> [Exercise prompt] Could you return, unchanged, only the lines of the records running from the line that contains "Considering the picture, is" through the end of the records, with both ends included?

[Rows of spatial question data]
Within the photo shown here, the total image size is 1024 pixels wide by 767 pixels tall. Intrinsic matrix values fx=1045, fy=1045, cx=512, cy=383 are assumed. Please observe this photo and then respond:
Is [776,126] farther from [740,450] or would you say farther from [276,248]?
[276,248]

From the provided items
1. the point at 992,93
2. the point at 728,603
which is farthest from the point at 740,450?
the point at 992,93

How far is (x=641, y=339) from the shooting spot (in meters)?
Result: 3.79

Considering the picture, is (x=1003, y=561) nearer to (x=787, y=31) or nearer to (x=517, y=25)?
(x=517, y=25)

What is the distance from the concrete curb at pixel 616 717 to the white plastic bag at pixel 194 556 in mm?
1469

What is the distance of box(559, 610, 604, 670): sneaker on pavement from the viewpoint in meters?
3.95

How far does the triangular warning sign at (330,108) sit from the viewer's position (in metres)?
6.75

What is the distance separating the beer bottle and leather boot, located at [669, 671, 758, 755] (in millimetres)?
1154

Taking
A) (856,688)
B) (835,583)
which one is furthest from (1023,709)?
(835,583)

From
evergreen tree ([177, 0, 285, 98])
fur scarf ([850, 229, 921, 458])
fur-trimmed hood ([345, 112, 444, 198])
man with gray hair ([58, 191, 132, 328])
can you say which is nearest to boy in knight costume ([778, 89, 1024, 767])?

> [Reply to the task]
Considering the picture, is (x=1003, y=561) nearer to (x=787, y=31) or nearer to (x=517, y=25)?
(x=517, y=25)

What is the distance from the concrete curb at pixel 616 717 to the white plastic bag at pixel 194 556 in mm?
1469

What is the distance of box(559, 610, 604, 670): sneaker on pavement from the viewpoint in meters?
3.95

How far does the triangular warning sign at (330,108) sit from the viewer's position (in metres)?
6.75

What is the distance separating the beer bottle and leather boot, located at [669, 671, 758, 755] (in millimetres)?
1154

Taking
A) (856,688)
B) (835,583)
which one is furthest from (1023,709)?
(835,583)

From
evergreen tree ([177, 0, 285, 98])
fur scarf ([850, 229, 921, 458])
fur-trimmed hood ([345, 112, 444, 198])
man with gray hair ([58, 191, 132, 328])
can you say which is nearest to boy in knight costume ([778, 89, 1024, 767])?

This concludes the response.